As the country’s leaders fret about unrest at home, they’ve stepped up their rhetoric about the economic policies of trading partners in the west such as the U.S., where China has invested some $1.2 trillion, which includes $744 billion in U.S. Treasury bonds. “We lent such huge amounts to the United States, and of course, we’re concerned about the security of our assets,” Wen said at a press conference in Beijing on March 13. “And to speak truthfully, I am a little bit worried.”

China now holds almost $2 trillion in foreign reserves. “The Chinese Communist Party is now the world’s most liquid financial institution,” says Andy Rothman, a Shanghai-based strategist at CLSA Ltd., the Asian brokerage unit of Credit Agricole SA.

Chinese Demands

Before the Group of 20 summit meetings in London in April, Chinese officials demanded that western nations strengthen bank supervision and shun protectionism. At the same time, China central bank Governor Zhou Xiaochuan proposed a new reserve currency to replace the dollar.

WORK INSTRUCTIONS:
Answer these questions using the excerpt on China's finances.
(a) How much has China invested in the U.S.?
(b) How much does China now hold in foreign reserves?
(c) Who proposed a new reserve currency to replace the dollar?

[Spatial grounding data]

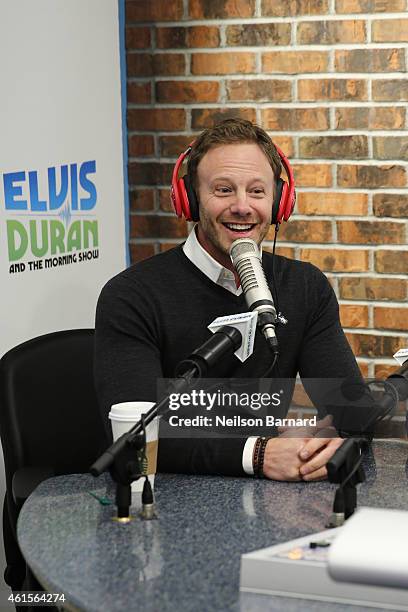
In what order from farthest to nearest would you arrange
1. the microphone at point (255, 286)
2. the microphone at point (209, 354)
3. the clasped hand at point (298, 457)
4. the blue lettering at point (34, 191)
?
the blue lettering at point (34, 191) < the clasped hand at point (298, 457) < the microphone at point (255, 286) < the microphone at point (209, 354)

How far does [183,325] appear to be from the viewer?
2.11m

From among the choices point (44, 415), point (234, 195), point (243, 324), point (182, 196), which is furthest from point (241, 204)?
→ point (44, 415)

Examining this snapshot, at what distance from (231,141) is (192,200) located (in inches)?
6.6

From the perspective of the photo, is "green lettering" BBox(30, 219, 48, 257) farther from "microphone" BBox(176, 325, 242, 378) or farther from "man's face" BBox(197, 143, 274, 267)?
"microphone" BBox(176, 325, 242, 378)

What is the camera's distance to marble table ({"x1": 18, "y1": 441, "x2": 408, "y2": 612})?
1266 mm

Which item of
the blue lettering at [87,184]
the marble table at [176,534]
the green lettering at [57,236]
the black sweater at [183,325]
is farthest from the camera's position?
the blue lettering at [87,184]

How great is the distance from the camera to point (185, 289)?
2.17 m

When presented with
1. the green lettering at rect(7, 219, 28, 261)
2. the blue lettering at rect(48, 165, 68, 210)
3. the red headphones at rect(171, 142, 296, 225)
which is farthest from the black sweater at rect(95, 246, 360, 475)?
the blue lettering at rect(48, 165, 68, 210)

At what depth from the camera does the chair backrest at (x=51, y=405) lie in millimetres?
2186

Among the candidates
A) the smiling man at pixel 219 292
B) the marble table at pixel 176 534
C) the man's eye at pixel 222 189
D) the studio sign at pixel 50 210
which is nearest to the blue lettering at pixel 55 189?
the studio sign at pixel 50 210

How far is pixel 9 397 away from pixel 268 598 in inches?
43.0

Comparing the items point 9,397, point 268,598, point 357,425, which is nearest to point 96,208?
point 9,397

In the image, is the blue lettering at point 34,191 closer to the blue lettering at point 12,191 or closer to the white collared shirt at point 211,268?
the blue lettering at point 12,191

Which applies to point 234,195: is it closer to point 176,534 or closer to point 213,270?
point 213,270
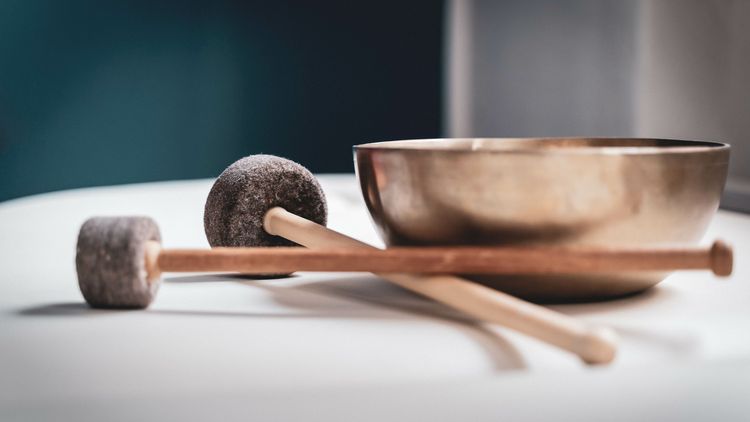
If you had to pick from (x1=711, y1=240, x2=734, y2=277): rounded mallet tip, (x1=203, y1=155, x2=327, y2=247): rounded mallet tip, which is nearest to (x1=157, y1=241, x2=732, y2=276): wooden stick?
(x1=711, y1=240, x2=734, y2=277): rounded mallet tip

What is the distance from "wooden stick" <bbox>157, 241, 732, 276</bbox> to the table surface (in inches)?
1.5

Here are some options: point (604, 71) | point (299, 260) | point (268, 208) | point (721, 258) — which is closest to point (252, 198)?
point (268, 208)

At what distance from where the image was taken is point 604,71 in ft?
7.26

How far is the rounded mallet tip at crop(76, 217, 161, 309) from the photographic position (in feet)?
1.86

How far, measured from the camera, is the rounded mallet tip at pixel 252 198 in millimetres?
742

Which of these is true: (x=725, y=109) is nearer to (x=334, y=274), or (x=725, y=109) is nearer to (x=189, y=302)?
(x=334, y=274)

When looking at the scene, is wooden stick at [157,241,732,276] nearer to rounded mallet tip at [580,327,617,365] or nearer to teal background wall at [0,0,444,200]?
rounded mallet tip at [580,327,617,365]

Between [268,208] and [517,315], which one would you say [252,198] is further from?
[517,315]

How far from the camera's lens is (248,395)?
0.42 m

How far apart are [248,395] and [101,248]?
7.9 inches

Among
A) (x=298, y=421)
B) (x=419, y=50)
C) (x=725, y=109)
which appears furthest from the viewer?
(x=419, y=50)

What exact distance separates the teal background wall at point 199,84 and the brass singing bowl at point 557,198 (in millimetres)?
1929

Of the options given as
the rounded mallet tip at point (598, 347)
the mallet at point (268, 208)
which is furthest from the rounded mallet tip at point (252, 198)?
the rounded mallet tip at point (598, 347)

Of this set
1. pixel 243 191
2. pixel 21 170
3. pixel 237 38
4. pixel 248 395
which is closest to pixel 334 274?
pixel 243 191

---

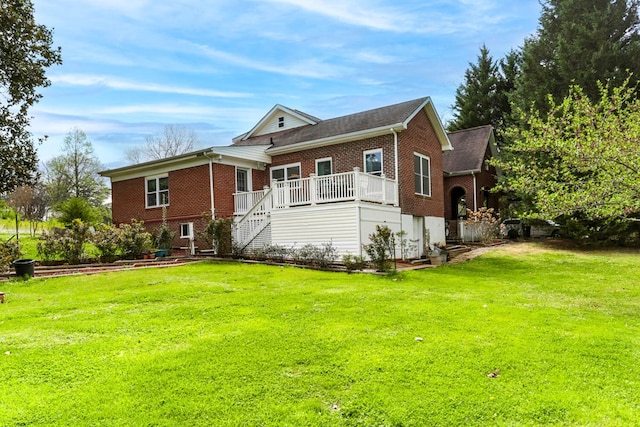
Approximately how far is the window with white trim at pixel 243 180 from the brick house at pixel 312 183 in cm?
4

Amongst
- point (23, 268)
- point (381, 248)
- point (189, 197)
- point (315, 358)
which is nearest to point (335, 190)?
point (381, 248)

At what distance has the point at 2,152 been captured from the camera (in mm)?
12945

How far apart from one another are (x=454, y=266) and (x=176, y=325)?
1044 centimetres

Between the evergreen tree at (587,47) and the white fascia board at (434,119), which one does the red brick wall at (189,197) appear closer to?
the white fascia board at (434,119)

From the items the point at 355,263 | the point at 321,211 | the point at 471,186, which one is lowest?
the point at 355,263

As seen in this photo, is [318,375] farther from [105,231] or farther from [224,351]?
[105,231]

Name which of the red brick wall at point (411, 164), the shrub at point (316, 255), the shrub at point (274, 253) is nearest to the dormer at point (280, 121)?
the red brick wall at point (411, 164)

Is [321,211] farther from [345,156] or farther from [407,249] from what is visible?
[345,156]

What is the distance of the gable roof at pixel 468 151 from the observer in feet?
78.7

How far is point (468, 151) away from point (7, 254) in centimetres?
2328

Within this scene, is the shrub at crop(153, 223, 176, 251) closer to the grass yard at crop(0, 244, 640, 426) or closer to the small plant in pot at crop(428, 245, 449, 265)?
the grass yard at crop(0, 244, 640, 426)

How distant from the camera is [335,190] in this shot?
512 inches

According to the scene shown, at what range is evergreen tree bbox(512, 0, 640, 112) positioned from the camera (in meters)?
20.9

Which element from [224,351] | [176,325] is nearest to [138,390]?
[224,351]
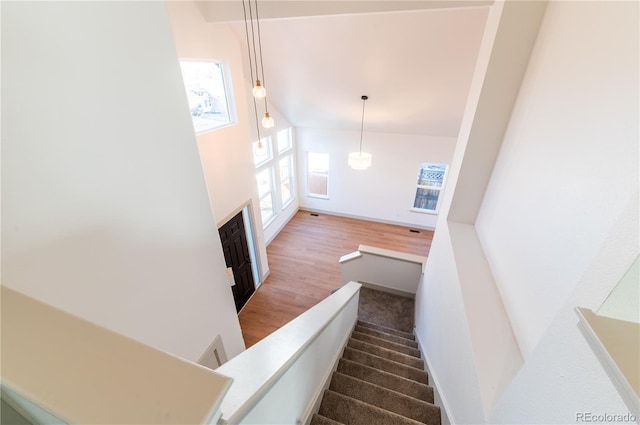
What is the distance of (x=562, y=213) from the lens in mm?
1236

RESULT OF THE EXERCISE:
(a) Some $1.2 trillion, including $744 billion in U.S. Treasury bonds.
(b) Almost $2 trillion.
(c) China central bank Governor Zhou Xiaochuan.